Do I get more petrol at night?
September 21, 2005 3:55 AM   Subscribe

Is it true that I get more bang for the buck if I fill up my tank at night? The argument is that matter expands when it's heated; so during the night, I get more volume of petrol for the same price? I know the difference is miniscule, but is the argument true?
posted by arrowhead to Travel & Transportation (9 answers total)
 
It is far cheaper at night, I find. For example in Toronto: $1.04/L day, to $96.7/L night. As well, if you fill during the day, you loose some gas due to evaporation.
posted by strangelove at 4:08 AM on September 21, 2005


The matter is gas in the storage tank, thousands of gallons of it, deep underground. This matter will not change temperature due to the few degrees difference between daytime and nighttime temperatures.
posted by caddis at 4:16 AM on September 21, 2005


Your tank, however, is much more likely to heat up during the day.
posted by NinjaPirate at 5:11 AM on September 21, 2005


Gas pumps do some adjustment for that (read them, they even say something about Volume adjusted to X temperature on them), so unless the calibration on the pump is off and the adjustment is wrong, you'll just pay more for that denser gas.
posted by jacquilynne at 5:30 AM on September 21, 2005


Modern gas pumps do modify the volume pumped based on the temperature of the fluid. So, you can't win. But perhaps there is an old gas pump available.

Let's assume your gasoline is pure heptane ("assume a spherical cow..."). At 40C, you get .661 kg for every liter pumped. At 0C, you get .702 kg for every liter pumped. So you could get 6% more gasoline, if you pumped it at 0C/32F as opposed to 40C/104F. If your day and night temperatures are closer together than that, the difference will be less. If the storage tank doesn't fully heat or cool to match the outside temp, the difference will be less.
posted by jellicle at 5:51 AM on September 21, 2005


Just to amplify, gas volumes are normalized to 15 C in Canada, 60 F (15.56 C) in the US. This is the API standard temperature for measuring density in any petroluem, crude or product. So you get the same energy content/$ regardless of the time of year or day.

Also, unless you drive around with a rag in your fill-hole, evaporation is insignificant.

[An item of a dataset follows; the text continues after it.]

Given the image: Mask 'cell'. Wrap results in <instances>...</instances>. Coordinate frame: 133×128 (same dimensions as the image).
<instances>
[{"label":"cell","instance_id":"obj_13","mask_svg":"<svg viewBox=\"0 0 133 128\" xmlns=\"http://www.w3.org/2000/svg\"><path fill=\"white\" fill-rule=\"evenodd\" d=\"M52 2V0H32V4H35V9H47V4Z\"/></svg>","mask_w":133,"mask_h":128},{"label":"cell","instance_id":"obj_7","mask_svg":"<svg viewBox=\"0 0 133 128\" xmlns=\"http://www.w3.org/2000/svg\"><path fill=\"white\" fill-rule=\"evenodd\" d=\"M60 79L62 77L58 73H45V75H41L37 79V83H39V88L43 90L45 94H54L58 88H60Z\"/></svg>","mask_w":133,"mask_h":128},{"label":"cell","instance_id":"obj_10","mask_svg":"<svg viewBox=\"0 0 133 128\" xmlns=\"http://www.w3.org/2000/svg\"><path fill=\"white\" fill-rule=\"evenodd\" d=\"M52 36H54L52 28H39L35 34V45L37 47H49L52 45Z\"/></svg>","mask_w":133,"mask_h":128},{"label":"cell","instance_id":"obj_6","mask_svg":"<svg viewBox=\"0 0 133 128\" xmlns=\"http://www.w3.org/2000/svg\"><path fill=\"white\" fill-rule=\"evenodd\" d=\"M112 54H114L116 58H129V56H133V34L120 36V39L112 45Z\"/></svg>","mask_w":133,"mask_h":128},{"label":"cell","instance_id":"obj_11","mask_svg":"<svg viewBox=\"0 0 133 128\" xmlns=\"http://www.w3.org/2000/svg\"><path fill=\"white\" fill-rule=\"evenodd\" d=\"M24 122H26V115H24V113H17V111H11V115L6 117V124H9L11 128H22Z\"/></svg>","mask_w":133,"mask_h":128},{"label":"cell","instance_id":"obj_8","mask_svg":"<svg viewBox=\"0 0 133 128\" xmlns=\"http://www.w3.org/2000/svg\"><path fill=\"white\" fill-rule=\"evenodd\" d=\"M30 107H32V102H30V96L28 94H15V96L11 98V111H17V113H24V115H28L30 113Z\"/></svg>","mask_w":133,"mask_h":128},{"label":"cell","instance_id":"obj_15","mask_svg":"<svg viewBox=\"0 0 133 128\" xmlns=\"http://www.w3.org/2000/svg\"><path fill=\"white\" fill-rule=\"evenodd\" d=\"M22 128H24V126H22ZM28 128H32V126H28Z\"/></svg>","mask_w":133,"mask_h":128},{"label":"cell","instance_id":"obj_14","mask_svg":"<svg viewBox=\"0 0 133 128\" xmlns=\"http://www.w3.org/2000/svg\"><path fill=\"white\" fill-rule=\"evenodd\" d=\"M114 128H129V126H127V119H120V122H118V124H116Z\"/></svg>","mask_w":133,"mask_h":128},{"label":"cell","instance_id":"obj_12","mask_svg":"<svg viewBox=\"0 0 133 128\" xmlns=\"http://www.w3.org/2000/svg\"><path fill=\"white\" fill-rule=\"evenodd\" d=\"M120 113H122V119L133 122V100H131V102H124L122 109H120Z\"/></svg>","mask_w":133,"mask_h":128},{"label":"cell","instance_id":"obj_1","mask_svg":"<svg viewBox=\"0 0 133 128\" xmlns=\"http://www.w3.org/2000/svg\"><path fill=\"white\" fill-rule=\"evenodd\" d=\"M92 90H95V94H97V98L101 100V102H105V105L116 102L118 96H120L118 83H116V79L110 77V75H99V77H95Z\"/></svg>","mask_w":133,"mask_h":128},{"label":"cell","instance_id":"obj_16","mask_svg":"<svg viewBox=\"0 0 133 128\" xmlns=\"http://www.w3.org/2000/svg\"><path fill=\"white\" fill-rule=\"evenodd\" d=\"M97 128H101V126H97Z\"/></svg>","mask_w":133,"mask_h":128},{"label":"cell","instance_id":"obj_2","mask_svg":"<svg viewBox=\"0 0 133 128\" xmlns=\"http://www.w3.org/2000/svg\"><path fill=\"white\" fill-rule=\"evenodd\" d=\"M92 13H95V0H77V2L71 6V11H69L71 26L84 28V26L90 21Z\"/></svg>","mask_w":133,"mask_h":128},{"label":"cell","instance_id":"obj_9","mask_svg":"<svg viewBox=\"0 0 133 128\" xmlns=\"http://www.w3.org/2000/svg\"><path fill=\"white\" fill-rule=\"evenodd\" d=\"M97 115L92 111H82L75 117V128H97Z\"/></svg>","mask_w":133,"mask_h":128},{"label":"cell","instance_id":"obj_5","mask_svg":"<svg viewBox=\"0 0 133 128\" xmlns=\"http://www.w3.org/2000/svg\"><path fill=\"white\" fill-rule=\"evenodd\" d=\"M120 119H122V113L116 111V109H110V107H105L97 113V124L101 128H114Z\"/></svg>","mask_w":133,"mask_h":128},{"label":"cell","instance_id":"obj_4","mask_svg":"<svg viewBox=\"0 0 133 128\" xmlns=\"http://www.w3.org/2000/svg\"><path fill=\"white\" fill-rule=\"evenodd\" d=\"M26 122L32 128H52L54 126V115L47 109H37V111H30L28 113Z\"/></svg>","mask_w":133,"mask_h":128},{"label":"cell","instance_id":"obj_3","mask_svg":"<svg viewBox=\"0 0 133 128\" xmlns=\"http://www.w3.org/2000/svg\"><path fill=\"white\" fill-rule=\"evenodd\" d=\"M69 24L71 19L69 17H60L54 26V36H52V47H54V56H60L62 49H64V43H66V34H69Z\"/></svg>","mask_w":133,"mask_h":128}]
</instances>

Finally, prices in my neck of the wood seem to follow many cycles: a daily one, as the original querant notes, high in morning rush-hour, down by 10:30, back up by 4-6, down again in the evening. Super-imposed on this is a two-week cycle of highs and lows. If you time it right, and catch the long cycle around here, you can end-up paying 5% to 10% less at the bottom of the cycle than the top. It's very unpredictable though.
posted by bonehead at 6:07 AM on September 21, 2005


NinjaPirate's point is a good aside. All other things being equal, you'll be able to get more gas into your tank in the daytime than the nighttime. It'll be warmer, and thus (very slightly) larger.

A side question: Do you get better gas mileage when your tank is nearly full (and you're driving around tens of pounds of gas) or when it's nearly empty (and you lose more gas to evaporation into the empty space of the tank).
posted by Plutor at 7:47 AM on September 21, 2005


Assuming generally stable gas prices, you'll usually get more "bang for the buck" if you fill up midweek rather than on the weekend. (If prices are rising or falling rapidly, of course, this will overshadow the few cents a gallon you might save by filling up Wednesday evening rather than on Saturday.)
posted by kindall at 8:36 AM on September 21, 2005


Just to amplify, gas volumes are normalized to 15 C in Canada, 60 F (15.56 C) in the US. This is the API standard temperature for measuring density in any petroluem, crude or product. So you get the same energy content/$ regardless of the time of year or day. - Bonehead

I thought that should be repeated. Modern gas pumps are very sophisicated. They measure what is dispensed to the mililitre.

Also, the gas is stored in huge tanks - underground. The temperature underground varies a lot less than the ambient air temperature.